- [Document segment]
———

Interestingly, by normalizing the Froude number with the wave mass and the mass of the released snow (\({{{{{{{\rm{Fr}}}}}}}}/{(m/{m}_{0})}^{0.2}\)), a roughly unified trend of the waves can be obtained (Fig. 5c). Despite local spikes, the general trend of the waves is close to the slope angle evolution of the terrain. This agreement is more obvious when the normalized Froude numbers of the waves are averaged (Fig. 5d). It can be concluded that the normalized Froude numbers \({{{{{{{\rm{Fr}}}}}}}}/{(m/{m}_{0})}^{0.2}\) of all the investigated waves collapse to a single trend controlled by the slope angle of the terrain, where the exponent 0.2 is obtained based on data fitting. In addition, the inset of Fig. 5d shows the positive correlation between the normalized Froude number and the slope angle. This strong correlation between the Froude number and the terrain can be attributed to two aspects. First, according to the definition of Froude number (Eq. (6)), it is positively correlated with the slope angle. Secondly, Froude number increases with the growth of velocity, which also has a positive relation with the slope angle. To further verify the correlation of the dynamic wave behavior in terms of the Froude number and the terrain, the average slope angle of the VdlS terrain is calculated to be 28, and is used in a simulation with a constant slope angle. It is found that the normalized Froude number of the avalanche waves fluctuated around a constant value, showing the governing effect of the constant slope angle (see supplementary note 2).

Discussion

This study helps to fill the research gap on waves and their transitions in real-scale, unsteady, and non-uniform avalanches. Our numerical approach considers realistic snow properties calibrated with the field data and serves as a new methodology to bridge results at different scales. In addition to the roll waves already observed from field avalanches, the erosion-deposition waves speculated for field avalanches9,33 and transitions between roll waves and erosion-deposition waves have been captured from our simulation. Moreover, a unified trend of all the investigated waves, controlled by slope angle, is revealed with the Froude number, the wave mass, and the mass of the released snow. In addition to snow avalanches, it is suspected that other gravitational mass movements such as debris flows and lava flows40,41 have similar wave activity, and this study offers an unprecedented pathway for their exploration. Interestingly, our numerical model does not explicitly consider frictional hysteresis as required in previous depth-averaged simulations to recover erosion-deposition waves and roll-waves under ideal conditions22,23. Nevertheless, the frictional hysteresis of the material is hidden in our model and can be reflected by the combined effect of the friction coefficient M and the tension/compression ratio β (see Methods). When a moving snow particle stops, its friction changes from the dynamic regime to the static regime, and the stopping is affected by its cohesion.

———

- [Entries supplied]
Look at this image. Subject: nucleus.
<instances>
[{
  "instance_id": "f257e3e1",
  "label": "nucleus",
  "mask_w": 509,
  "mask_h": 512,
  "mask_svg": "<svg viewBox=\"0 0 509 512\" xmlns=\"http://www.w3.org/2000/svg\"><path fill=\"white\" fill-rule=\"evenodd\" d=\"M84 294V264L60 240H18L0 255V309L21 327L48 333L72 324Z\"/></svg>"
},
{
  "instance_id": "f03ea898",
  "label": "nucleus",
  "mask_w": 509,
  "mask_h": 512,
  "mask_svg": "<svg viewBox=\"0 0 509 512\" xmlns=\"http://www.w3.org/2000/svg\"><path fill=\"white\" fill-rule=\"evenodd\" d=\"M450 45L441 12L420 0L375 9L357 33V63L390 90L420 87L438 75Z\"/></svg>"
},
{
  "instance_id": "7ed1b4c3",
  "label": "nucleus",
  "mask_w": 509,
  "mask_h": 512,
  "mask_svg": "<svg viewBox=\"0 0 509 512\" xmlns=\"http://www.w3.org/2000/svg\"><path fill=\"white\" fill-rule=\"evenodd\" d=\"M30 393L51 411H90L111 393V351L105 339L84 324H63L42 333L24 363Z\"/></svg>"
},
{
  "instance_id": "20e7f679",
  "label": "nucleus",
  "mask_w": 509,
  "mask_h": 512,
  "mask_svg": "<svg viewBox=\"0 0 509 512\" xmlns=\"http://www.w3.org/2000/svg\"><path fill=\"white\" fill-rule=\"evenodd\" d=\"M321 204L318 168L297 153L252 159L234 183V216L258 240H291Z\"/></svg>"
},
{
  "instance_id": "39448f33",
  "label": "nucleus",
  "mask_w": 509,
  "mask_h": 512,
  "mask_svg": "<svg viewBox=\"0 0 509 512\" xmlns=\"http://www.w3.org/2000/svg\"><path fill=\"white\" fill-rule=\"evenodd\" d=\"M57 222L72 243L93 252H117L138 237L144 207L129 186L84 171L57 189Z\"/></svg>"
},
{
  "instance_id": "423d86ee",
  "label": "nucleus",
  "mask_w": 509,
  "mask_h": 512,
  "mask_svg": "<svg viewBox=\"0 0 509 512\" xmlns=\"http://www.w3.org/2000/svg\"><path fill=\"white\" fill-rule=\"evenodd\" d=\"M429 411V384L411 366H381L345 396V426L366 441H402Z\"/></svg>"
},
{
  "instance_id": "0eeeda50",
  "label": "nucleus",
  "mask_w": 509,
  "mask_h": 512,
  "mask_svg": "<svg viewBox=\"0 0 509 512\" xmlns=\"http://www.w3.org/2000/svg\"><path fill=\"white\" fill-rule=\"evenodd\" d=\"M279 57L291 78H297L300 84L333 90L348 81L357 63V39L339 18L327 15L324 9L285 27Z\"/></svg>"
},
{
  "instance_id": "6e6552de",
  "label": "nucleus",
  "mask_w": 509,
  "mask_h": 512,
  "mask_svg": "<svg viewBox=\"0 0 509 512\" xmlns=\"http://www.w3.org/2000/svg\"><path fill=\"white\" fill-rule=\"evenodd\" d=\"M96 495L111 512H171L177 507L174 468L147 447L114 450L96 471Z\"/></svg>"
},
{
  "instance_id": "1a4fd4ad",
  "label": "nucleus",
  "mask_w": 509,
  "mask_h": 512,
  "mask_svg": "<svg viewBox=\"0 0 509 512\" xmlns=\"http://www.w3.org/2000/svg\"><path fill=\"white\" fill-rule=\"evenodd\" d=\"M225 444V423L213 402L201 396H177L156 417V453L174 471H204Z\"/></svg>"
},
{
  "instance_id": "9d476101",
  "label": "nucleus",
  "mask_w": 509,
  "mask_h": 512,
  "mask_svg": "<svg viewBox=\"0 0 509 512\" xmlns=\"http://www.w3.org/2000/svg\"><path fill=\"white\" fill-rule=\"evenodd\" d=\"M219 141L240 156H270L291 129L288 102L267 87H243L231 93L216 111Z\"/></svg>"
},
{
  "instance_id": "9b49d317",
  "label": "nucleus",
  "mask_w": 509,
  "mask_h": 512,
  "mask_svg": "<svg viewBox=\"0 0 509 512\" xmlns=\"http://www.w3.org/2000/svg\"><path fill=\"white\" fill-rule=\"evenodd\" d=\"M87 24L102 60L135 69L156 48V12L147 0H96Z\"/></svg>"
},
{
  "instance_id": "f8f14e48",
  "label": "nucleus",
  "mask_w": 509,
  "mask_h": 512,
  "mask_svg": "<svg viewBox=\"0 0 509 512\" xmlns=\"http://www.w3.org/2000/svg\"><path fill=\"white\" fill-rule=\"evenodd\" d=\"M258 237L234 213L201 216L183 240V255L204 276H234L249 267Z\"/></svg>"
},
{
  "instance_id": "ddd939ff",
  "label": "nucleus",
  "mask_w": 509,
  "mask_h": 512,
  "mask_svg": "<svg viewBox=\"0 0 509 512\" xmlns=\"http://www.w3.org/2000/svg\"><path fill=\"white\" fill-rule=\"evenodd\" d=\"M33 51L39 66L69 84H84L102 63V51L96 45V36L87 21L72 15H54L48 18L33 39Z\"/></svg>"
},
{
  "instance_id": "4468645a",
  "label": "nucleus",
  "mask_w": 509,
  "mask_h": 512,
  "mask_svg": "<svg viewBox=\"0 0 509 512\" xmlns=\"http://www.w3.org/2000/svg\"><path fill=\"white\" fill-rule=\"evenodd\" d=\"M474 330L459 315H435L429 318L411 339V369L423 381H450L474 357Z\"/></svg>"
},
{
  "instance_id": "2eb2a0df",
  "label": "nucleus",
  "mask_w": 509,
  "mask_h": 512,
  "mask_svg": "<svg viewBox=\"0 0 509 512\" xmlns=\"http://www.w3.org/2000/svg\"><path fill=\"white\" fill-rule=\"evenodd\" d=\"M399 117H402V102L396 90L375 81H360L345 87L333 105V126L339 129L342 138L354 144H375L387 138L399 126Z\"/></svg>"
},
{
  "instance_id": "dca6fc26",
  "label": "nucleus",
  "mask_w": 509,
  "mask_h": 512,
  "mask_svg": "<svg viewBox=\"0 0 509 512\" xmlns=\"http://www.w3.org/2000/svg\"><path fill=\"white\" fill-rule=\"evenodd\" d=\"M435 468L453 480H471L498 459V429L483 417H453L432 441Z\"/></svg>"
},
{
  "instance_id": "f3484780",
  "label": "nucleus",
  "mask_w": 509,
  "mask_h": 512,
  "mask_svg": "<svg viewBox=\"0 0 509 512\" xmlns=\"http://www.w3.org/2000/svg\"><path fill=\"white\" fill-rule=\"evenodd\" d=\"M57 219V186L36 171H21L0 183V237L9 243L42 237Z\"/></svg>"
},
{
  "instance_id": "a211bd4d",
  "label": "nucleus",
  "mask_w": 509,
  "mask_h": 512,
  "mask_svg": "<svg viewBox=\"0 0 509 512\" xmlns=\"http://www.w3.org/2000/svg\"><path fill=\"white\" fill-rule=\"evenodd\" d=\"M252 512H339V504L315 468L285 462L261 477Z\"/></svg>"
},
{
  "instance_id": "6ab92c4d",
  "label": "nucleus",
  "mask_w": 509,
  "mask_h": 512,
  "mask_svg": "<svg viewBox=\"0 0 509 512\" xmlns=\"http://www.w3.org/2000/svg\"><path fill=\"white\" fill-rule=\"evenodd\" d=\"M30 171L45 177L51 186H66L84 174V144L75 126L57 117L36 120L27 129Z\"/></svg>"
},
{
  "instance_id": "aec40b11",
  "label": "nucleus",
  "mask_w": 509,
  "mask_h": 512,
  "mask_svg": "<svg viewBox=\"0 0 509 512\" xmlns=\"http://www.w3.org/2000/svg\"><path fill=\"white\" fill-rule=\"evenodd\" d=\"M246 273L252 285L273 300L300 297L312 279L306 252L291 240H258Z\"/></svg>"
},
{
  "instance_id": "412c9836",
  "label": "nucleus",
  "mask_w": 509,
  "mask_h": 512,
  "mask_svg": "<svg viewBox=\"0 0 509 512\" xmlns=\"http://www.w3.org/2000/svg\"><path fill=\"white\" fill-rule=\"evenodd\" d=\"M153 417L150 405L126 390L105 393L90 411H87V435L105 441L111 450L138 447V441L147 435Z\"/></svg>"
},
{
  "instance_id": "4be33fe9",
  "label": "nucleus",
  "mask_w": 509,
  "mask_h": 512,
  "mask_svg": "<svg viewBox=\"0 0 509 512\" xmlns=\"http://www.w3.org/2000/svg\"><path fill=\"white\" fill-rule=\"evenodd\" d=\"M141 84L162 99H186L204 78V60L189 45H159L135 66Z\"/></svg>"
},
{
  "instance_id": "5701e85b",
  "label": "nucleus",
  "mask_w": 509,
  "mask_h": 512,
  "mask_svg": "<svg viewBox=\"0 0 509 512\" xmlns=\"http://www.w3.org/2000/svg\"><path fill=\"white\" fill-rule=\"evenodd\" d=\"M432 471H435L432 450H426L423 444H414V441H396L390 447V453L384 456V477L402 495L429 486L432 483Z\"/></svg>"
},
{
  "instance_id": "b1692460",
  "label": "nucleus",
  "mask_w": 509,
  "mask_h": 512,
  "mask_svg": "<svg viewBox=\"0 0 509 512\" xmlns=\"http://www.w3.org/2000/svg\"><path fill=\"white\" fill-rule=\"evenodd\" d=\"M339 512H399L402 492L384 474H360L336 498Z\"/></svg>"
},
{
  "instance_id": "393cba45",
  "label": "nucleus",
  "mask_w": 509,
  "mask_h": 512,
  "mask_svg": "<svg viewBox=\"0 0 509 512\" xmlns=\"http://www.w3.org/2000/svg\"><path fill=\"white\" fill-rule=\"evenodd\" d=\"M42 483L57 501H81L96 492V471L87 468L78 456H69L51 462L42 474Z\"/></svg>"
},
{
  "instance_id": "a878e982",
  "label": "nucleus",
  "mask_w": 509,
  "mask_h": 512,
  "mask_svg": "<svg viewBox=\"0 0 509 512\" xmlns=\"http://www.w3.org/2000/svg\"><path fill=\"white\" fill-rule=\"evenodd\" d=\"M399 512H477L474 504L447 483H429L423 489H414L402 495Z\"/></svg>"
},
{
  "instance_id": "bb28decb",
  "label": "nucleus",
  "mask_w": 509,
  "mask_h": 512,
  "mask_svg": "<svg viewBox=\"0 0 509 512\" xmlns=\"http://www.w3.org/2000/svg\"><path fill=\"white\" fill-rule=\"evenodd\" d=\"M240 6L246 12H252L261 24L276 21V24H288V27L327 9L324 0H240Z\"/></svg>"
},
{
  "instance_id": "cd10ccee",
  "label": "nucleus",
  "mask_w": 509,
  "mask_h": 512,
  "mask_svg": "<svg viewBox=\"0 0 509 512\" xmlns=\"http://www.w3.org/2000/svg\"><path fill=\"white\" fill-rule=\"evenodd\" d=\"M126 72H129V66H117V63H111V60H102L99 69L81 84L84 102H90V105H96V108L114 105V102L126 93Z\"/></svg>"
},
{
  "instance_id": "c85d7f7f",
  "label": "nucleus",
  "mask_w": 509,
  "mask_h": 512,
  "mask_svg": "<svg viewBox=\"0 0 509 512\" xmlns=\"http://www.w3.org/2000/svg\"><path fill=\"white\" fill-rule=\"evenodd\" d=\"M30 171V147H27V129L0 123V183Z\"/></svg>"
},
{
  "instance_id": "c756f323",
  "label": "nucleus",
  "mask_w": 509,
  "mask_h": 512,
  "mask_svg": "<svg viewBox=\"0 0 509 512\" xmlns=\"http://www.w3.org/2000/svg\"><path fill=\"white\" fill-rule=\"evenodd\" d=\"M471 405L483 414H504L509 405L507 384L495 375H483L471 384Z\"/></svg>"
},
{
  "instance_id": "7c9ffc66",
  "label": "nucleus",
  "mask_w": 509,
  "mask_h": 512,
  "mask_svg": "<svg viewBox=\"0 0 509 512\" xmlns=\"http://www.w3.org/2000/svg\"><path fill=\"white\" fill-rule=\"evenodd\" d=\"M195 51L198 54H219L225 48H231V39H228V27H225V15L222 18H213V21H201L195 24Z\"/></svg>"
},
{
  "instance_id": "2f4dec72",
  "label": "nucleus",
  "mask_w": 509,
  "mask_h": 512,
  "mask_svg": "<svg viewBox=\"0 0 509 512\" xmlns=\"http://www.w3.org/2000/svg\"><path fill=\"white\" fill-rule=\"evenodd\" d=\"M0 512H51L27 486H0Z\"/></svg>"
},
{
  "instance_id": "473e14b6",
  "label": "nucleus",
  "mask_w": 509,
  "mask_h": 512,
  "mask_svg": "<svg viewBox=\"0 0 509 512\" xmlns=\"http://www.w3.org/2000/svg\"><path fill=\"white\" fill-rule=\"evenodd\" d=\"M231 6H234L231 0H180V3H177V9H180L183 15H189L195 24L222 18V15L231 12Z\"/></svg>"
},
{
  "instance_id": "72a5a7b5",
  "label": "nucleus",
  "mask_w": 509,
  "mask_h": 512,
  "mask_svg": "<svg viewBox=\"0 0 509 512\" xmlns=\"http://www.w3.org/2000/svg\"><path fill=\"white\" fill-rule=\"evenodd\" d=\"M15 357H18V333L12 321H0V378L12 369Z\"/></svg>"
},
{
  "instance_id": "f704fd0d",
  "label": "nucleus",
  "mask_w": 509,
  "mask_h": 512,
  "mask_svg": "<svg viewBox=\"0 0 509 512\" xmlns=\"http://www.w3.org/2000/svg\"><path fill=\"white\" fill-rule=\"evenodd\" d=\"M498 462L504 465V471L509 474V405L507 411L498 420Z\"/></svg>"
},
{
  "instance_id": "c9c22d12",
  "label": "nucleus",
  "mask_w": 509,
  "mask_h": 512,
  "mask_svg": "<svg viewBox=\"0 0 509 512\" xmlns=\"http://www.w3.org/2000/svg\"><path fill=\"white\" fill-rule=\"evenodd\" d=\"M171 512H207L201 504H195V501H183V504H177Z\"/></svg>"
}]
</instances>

———

- [Exercise tasks]
**a)** In the avalanche wave study, what exponent is applied to the mass ratio when normalizing the Froude number, and how was that value obtained?
**b)** Continue the discussion of avalanche waves, beginning after its final sentence.
Nothing in the entries is required for this exercise.

- [Exercise responses]
**a)** The exponent is 0.2, and it was obtained by fitting to the data.

**b)**
While main surges show similar characteristics in our simulation and field measurements (Fig. 4), it is noticed that the tail part of the simulated avalanche differs from that in the field, as we clearly observe waves in the simulation that are absent in the field plot (Fig. 4d). This difference might be attributed to three causes. Firstly, the simulation results come from a 2D modeling for computational efficiency, while, in contrast, the MTI image is the averaged data over the 3D terrain, as the GEODAR collects information over a 30°-wide sector and averages the points with the same range or line-of-sight distance9,13. Secondly, the simulation data are elementary kinematic quantities like velocity and flow height, while the radar signal represents the back-scatter intensity of moving mass and depends on the density, particle size, and water content of the flow. Thirdly, the constitutive model used in this study does not consider the change of snow properties with temperature, and the snow properties, including friction and cohesion, are kept constant throughout the entire flowing process of the avalanche.

The change of snow properties can affect the wave behavior (e.g., wave number, wave velocity, wave transition) as analyzed in supplementary note 2. The waves obtained in the simulated VdlS avalanche are due to the setup in this study (e.g., terrain, snow properties), by changing these values  the tail waves could disappear as normally observed for snow avalanches. The snow properties adopted in our study were obtained based on the field data and will need to be further calibrated with experimental tests such as triaxial compression and direct shear tests. To recover the wave phenomena in granular flows, the constitutive model adopted in this study is not the only option. For example, the roll waves of two-phase debris flows were recovered by using the Mohr-Coulomb plasticity for the granular phase and a viscous Newtonian fluid for the fluid phase42. In addition, the Herschel-Bulkley model and the depth-average μ(I) rheology model can also reproduce the roll waves and erosion-deposition waves in granular flows22,23,43.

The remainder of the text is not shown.